A bridge has always been the sign of collaboration and partnership, and today those two words were spoken many times at a ribbon-cutting ceremony for the new pedestrian bridge on Wards Road.
The 104-foot bridge, completed last month, spans from Panera Bread to Sam’s Club, and was a joint project with the City of Lynchburg and Liberty University.
Lynchburg Mayor Joan Foster kicked off the ceremony, attended by Liberty Chancellor Jerry Falwell, Jr., members of Lynchburg City Council, business representatives, architects, construction crews and planners involved in the project, by asking for a moment of silence for Liberty student Hannah Williams who was killed in a tragic accident on a train trestle Nov. 17. Her funeral is today in Sanford, N.C.
Foster said students’ safety was the main motivation for the bridge project. In a study conducted by the city, she said 700 Liberty University students crossed the roadway in one day.
“We are extremely pleased that they will be much safer than before. It was just the right thing to do,” Foster said. “ … The pedestrian bridge is tangible evidence of the benefits of collaboration, of private/public partnerships. … Together we were able to find a workable solution for this extremely busy part of the city, in a cost-effective manner.”
Chancellor Jerry Falwell, Jr. thanked all the parties involved for creating an effective solution to a major problem.
“I think it’s a real testament to our city that it would take measures like this to keep students safe, to keep the general public safe. … We are honored to have this partnership with the city,” he said.
He thanked city officials for “finding the money in tough budget times to make this bridge a reality.”

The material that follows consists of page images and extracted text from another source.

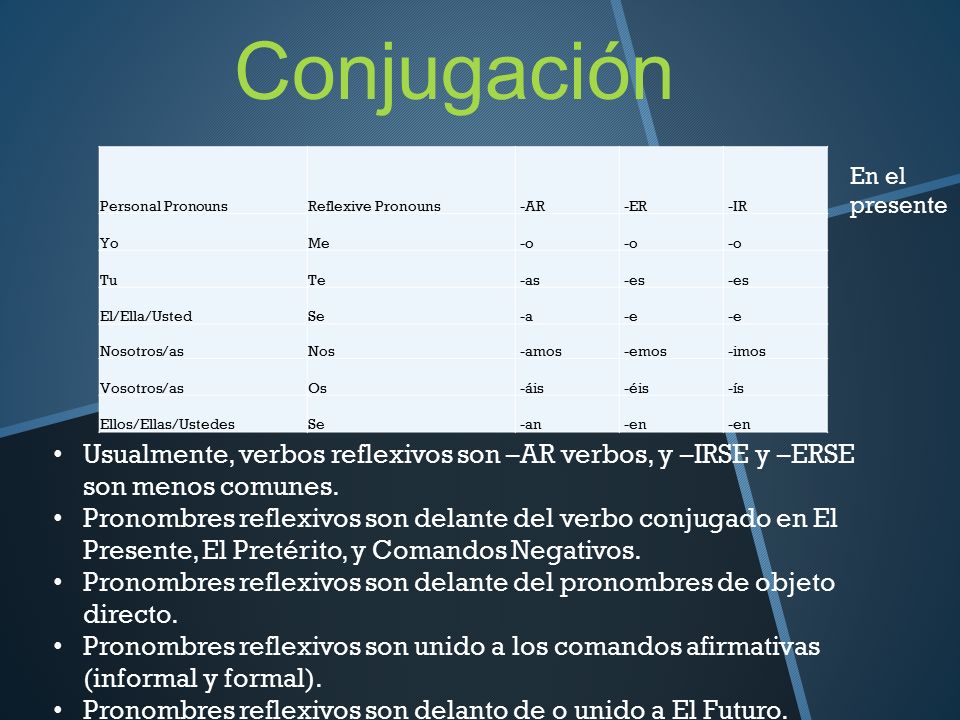 Conjugación

| Personal Pronouns | Reflexive Pronouns | -AR | -ER | -IR |
|---|---|---|---|---|
| Yo | Me | -o | -o | -o |
| Tu | Te | -as | -es | -es |
| El/Ella/Usted | Se | -a | -e | -e |
| Nosotros/as | Nos | -amos | -emos | -imos |
| Vosotros/as | Os | -áis | -éis | -ís |
| Ellos/Ellas/Ustedes | Se | -an | -en | -en |

En el presente

• Usualmente, verbos reflexivos son –AR verbos, y –IRSE y –ERSE son menos comunes.
• Pronombres reflexivos son delante del verbo conjugado en El Presente, El Pretérito, y Comandos Negativos.
• Pronombres reflexivos son delante del pronombres de objeto directo.
• Pronombres reflexivos son unido a los comandos afirmativas (informal y formal).
• Pronombres reflexivos son delanto de o unido a El Futuro.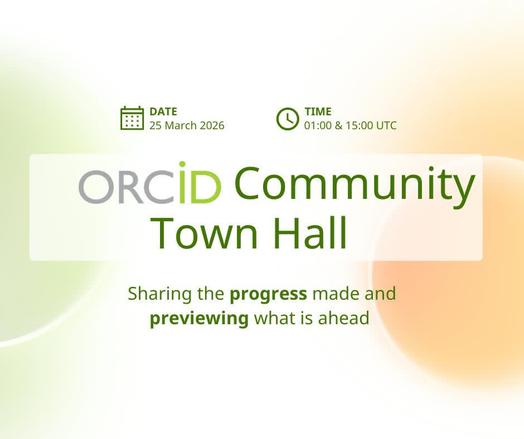 DATE
25 March 2026

TIME
01:00 & 15:00 UTC

ORCID Community Town Hall

Sharing the progress made and previewing what is ahead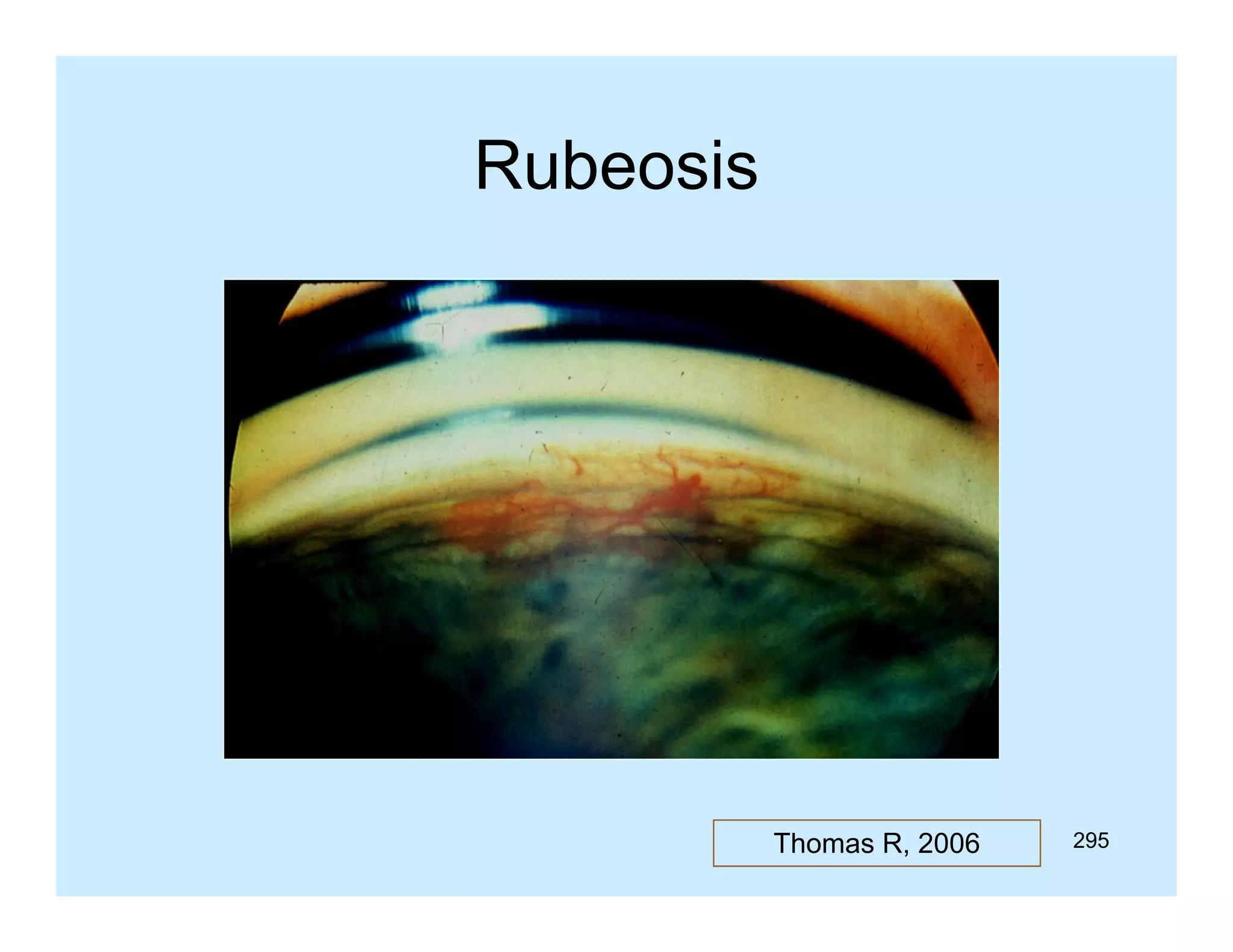 Rubeosis

Thomas R, 2006

295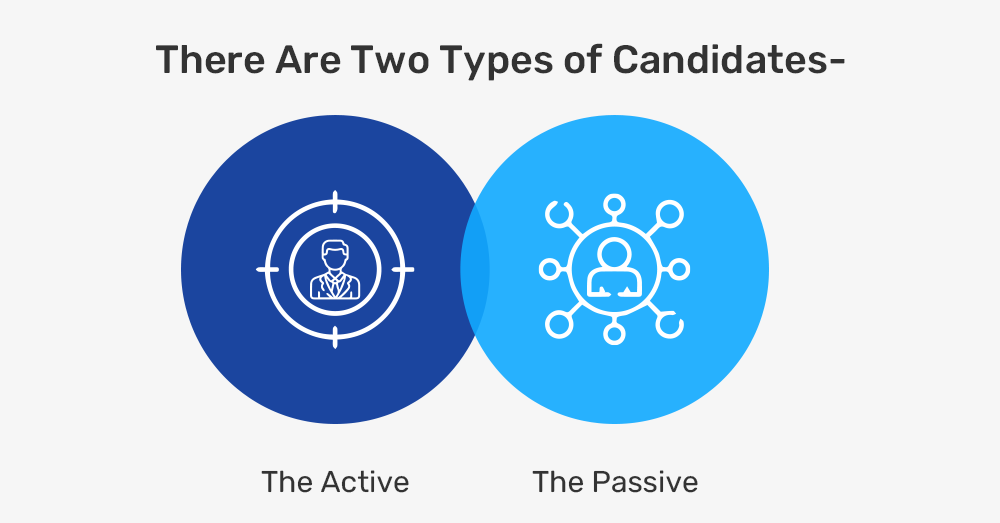 There Are Two Types of Candidates-

The Active

The Passive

The city has funded $1.35 million of the estimated $1.5 million project, with Liberty paying the rest and offering the full services of its Planning and Construction Department, which has been involved from its conception to completion.
Liberty has taken more steps to ensure students have safer and easier access to Wards Road businesses. A new pedestrian tunnel is currently under construction under the railroad behind the Vines Center. It empties out just behind the new pedestrian bridge on the Panera Bread side. Falwell said that project “would not have been effective without this bridge.”
Lynchburg City Council approved the pedestrian bridge project in May and construction began in July. The bridge was completed last month.
While the city owns the bridge and will pay for capital repairs, Liberty has responsibility for day-to-day minor maintenance.
The bridge is 8 feet wide, a comfortable distance for two-way foot traffic. It has an elevator and is fully handicapped accessible. It can also accommodate bicycles.
Many Liberty University students are excited about the new pedestrian bridge over Wards Road, which opened last month and was formally dedicated today, but sophomore Tim Woods appreciates the safer walkway more than most.
Woods has a visual handicap called nystagmus blockage syndrome, which prevents his eyes from judging distance or focusing on moving objects, especially when those objects – like cars– are moving at high speeds.
He lives on campus and said he has crossed the busy intersection whenever he needs groceries from Walmart.
“You have to stand there and wait and then run like crazy … then it’s even worse coming back because you have your arms full of everything you bought,” Woods said.
Since Woods is unable to drive due to his condition, the new bridge will make it easy for him to get to stores and restaurants on the other side of the intersection -- and it will give his parents, Rich and Linda Woods, peace of mind.
“He would tell us about making that mad dash across Wards Road where there’s no crosswalks, and with his visual handicap that scared the tar out of me,” said Rich Woods, Tim’s father. “I was concerned about basic safety, not just for my student, but for other students.”
Tim’s parents voiced their concerns to Liberty’s Parent and Family Connections Office. They were pleasantly surprised this summer when they read an article on Liberty’s website announcing the bridge’s construction, and took time to thank Liberty staff for taking on the project.
“It shocked me that a school as large as Liberty cares enough to think about that. I really appreciate the way the school isn’t just there to teach the kids -- it’s there to train them not to be just good Christians but to be good citizens, and this is one of the ways,” Rich Woods said.
Tim Woods said since the bridge is now open he plans to make trips to the other side of Wards Road more often.
“I can get more things and I’ll be able to get across more easily and at a leisurely pace,” he said. “I think it’s a great thing and it will be helpful … they care that some students don’t have cars or are unable to drive, so they’re providing alternate means of getting across busy streets.”